Provided material:
"""

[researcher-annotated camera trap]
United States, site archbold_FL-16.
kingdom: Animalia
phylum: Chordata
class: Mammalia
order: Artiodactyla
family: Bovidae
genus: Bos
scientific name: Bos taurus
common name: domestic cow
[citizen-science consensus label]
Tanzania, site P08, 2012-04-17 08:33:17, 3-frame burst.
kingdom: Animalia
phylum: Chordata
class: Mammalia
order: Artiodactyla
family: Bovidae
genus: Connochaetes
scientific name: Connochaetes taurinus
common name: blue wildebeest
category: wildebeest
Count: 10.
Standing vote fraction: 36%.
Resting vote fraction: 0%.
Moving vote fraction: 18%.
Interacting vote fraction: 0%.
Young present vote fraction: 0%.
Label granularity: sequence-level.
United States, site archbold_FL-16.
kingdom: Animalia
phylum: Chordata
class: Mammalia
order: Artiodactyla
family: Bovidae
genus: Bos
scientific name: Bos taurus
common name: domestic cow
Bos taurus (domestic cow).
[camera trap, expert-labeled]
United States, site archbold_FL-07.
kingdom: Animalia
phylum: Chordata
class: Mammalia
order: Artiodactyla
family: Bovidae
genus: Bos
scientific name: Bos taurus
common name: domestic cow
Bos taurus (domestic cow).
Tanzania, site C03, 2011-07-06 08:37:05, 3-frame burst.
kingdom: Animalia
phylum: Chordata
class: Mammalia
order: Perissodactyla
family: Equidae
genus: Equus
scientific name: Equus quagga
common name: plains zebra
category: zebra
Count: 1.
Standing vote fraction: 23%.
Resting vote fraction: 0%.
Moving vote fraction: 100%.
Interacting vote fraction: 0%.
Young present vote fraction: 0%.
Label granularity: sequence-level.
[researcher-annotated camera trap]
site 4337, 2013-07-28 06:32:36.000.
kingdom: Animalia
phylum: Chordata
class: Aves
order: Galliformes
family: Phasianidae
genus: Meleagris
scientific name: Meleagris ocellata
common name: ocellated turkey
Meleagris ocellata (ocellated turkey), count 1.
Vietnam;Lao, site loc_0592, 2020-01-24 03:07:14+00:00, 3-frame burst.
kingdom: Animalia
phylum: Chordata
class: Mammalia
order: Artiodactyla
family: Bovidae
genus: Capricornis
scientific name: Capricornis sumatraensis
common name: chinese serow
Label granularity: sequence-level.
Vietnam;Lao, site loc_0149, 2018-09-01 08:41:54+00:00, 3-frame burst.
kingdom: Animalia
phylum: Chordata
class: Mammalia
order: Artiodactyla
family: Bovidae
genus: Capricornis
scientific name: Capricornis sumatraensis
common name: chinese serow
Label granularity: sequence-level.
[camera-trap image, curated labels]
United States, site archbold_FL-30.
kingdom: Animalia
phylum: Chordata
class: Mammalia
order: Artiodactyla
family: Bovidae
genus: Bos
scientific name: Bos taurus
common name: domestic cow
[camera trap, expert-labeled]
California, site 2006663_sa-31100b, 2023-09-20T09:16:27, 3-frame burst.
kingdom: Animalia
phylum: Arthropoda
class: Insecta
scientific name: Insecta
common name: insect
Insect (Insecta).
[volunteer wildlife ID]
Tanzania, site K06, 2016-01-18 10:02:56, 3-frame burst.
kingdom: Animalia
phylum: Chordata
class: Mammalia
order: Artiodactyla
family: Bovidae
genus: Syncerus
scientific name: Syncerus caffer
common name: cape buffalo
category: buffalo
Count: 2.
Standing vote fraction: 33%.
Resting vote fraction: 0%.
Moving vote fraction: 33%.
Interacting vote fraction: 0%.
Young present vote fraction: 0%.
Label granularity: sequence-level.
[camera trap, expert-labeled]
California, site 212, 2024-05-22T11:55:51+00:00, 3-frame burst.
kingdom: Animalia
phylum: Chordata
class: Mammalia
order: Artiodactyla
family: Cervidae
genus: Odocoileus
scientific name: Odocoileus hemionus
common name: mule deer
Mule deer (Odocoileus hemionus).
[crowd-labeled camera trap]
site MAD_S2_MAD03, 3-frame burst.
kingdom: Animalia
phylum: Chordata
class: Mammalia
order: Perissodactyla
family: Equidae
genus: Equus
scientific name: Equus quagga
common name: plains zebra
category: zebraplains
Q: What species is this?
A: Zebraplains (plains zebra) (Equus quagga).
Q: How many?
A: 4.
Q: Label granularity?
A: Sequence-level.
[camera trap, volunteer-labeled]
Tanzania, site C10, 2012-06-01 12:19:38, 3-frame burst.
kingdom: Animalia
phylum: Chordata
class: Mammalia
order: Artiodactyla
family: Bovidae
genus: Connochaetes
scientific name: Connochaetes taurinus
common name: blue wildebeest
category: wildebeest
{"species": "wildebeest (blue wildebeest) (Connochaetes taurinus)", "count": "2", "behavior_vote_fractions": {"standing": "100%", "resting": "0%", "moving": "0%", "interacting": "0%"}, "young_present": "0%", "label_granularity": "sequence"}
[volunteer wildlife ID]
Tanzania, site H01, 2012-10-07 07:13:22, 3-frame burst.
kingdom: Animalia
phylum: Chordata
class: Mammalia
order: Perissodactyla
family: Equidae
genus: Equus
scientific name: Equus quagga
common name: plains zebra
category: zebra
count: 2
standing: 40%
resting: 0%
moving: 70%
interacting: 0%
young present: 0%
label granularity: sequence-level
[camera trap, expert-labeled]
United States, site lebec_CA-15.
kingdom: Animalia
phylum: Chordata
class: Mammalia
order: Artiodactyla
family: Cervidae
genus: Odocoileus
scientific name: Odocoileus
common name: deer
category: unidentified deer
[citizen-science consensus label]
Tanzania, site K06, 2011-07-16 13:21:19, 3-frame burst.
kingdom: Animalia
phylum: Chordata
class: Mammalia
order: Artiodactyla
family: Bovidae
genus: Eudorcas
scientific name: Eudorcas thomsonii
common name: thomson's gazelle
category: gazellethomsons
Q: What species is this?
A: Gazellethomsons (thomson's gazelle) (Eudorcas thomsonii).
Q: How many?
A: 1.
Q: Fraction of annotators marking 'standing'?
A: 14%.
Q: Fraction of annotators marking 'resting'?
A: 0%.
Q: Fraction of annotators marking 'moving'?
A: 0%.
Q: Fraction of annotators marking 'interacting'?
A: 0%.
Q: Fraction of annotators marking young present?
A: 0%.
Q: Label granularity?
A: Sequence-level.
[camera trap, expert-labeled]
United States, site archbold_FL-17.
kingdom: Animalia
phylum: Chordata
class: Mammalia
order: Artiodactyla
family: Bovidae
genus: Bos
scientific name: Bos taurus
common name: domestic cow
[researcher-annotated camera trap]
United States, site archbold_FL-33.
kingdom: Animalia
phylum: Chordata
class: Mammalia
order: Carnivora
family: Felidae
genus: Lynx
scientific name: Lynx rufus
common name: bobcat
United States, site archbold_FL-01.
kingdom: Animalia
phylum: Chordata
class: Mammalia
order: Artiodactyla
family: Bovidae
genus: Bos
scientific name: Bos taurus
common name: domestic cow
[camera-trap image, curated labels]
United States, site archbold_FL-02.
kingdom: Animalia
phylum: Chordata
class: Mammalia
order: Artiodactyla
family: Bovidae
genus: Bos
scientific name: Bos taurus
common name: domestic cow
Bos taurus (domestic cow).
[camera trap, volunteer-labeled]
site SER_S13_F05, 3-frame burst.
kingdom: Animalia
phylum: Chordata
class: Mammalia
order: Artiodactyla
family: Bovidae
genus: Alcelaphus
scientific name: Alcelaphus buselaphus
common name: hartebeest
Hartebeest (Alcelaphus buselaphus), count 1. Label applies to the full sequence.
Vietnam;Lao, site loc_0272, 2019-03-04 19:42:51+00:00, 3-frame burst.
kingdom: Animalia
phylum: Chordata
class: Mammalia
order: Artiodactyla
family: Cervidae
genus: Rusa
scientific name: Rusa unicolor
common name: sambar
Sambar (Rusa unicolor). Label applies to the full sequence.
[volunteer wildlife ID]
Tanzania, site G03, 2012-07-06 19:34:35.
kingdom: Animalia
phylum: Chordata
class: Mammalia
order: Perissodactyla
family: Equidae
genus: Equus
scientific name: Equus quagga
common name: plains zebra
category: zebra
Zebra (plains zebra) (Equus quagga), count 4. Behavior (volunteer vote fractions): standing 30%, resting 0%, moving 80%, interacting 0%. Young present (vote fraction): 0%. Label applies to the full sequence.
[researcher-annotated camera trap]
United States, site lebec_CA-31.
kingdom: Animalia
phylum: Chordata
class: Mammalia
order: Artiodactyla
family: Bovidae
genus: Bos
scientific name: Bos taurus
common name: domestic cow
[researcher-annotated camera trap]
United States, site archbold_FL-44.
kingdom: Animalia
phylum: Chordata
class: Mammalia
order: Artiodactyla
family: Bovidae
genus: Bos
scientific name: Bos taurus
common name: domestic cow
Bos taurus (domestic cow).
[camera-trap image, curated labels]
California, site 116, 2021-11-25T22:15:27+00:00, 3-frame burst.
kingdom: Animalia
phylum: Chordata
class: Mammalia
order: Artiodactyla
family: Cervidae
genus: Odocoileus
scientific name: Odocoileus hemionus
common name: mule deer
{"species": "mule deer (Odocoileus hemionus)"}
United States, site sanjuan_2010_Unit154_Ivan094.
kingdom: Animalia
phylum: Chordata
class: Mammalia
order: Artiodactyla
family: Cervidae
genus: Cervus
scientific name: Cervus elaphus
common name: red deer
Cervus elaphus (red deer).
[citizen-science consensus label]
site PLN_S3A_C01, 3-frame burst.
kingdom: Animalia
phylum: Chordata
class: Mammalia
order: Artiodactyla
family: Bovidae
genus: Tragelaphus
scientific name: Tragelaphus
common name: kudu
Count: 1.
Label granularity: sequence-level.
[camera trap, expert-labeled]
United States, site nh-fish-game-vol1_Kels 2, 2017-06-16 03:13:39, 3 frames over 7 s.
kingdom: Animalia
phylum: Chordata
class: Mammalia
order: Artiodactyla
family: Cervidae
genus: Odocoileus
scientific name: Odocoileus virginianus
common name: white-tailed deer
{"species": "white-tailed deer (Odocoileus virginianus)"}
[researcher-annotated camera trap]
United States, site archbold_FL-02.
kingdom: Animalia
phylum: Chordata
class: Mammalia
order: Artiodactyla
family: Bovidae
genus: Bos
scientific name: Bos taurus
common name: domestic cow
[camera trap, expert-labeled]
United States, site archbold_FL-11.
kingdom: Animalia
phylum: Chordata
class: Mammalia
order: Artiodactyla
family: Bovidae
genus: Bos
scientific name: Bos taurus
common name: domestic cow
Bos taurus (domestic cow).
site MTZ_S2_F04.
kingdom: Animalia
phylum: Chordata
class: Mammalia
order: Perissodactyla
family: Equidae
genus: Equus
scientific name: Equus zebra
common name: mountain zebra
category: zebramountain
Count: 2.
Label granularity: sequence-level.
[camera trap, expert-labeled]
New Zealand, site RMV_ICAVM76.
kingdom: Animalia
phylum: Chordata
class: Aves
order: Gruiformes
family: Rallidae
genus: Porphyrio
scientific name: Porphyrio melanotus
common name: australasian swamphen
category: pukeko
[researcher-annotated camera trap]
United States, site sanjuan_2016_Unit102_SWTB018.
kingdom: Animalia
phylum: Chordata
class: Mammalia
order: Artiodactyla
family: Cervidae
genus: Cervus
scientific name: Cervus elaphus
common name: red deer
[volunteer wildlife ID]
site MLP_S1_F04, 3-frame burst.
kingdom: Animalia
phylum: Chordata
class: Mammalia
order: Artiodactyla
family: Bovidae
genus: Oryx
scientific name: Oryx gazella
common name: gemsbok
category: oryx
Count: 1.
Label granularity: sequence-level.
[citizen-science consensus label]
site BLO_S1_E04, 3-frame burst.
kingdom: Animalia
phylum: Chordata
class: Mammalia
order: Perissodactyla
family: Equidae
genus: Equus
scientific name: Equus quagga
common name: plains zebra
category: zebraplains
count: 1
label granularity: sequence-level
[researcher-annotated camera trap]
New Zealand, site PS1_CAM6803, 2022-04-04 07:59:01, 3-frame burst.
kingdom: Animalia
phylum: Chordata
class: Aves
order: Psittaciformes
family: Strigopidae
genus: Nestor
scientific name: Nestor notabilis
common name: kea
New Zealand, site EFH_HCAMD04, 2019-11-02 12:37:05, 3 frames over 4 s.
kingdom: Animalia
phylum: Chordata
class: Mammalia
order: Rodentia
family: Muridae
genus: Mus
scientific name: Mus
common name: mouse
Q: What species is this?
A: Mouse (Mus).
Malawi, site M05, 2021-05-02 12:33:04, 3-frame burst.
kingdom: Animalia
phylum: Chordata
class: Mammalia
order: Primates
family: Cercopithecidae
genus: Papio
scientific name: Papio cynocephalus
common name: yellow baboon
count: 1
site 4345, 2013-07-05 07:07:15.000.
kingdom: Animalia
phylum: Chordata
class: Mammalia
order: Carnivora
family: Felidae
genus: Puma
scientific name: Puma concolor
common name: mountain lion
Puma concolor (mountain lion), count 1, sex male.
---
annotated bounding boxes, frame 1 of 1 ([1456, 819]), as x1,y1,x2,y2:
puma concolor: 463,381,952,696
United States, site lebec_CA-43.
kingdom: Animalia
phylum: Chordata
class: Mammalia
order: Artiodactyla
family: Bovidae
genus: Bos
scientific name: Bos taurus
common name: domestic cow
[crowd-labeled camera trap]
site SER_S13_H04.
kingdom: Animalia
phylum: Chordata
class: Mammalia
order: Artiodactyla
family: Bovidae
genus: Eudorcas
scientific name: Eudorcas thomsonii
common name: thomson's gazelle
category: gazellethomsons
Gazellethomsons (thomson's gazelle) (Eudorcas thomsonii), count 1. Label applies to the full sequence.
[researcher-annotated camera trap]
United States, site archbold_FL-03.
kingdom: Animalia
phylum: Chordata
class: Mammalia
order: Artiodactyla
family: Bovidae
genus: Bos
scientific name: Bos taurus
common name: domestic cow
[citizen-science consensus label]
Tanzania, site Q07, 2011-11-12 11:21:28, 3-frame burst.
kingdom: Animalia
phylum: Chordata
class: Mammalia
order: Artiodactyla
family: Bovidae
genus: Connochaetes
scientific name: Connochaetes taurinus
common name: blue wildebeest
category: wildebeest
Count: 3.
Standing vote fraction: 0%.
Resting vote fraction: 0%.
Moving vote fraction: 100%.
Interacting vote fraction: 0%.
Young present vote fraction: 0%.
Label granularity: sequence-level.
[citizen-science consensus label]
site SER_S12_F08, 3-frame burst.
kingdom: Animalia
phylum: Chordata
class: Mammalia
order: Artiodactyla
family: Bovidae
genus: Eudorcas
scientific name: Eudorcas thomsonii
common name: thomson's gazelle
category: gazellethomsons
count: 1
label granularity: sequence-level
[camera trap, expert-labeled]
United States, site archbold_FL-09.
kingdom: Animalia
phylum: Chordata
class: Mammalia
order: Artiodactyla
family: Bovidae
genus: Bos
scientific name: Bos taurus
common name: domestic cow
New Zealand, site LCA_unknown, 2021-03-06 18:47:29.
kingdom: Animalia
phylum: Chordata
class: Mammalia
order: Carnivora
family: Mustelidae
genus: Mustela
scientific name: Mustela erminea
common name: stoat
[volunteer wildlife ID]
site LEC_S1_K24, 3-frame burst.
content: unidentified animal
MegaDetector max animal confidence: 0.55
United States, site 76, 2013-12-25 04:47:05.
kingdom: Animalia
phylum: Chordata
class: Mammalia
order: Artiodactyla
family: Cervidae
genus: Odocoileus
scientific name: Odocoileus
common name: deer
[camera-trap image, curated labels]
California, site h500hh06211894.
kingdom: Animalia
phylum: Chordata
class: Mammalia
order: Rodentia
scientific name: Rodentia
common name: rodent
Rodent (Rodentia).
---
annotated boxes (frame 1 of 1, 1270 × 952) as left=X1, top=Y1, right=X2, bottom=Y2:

"""

Task requirements:
Give back exactly what runs from the first line of the listing above to the line that contains "site 4337, 2013-07-28 06:32:36.000.", keeping both end lines.

Written solution:
[researcher-annotated camera trap]
United States, site archbold_FL-16.
kingdom: Animalia
phylum: Chordata
class: Mammalia
order: Artiodactyla
family: Bovidae
genus: Bos
scientific name: Bos taurus
common name: domestic cow
[citizen-science consensus label]
Tanzania, site P08, 2012-04-17 08:33:17, 3-frame burst.
kingdom: Animalia
phylum: Chordata
class: Mammalia
order: Artiodactyla
family: Bovidae
genus: Connochaetes
scientific name: Connochaetes taurinus
common name: blue wildebeest
category: wildebeest
Count: 10.
Standing vote fraction: 36%.
Resting vote fraction: 0%.
Moving vote fraction: 18%.
Interacting vote fraction: 0%.
Young present vote fraction: 0%.
Label granularity: sequence-level.
United States, site archbold_FL-16.
kingdom: Animalia
phylum: Chordata
class: Mammalia
order: Artiodactyla
family: Bovidae
genus: Bos
scientific name: Bos taurus
common name: domestic cow
Bos taurus (domestic cow).
[camera trap, expert-labeled]
United States, site archbold_FL-07.
kingdom: Animalia
phylum: Chordata
class: Mammalia
order: Artiodactyla
family: Bovidae
genus: Bos
scientific name: Bos taurus
common name: domestic cow
Bos taurus (domestic cow).
Tanzania, site C03, 2011-07-06 08:37:05, 3-frame burst.
kingdom: Animalia
phylum: Chordata
class: Mammalia
order: Perissodactyla
family: Equidae
genus: Equus
scientific name: Equus quagga
common name: plains zebra
category: zebra
Count: 1.
Standing vote fraction: 23%.
Resting vote fraction: 0%.
Moving vote fraction: 100%.
Interacting vote fraction: 0%.
Young present vote fraction: 0%.
Label granularity: sequence-level.
[researcher-annotated camera trap]
site 4337, 2013-07-28 06:32:36.000.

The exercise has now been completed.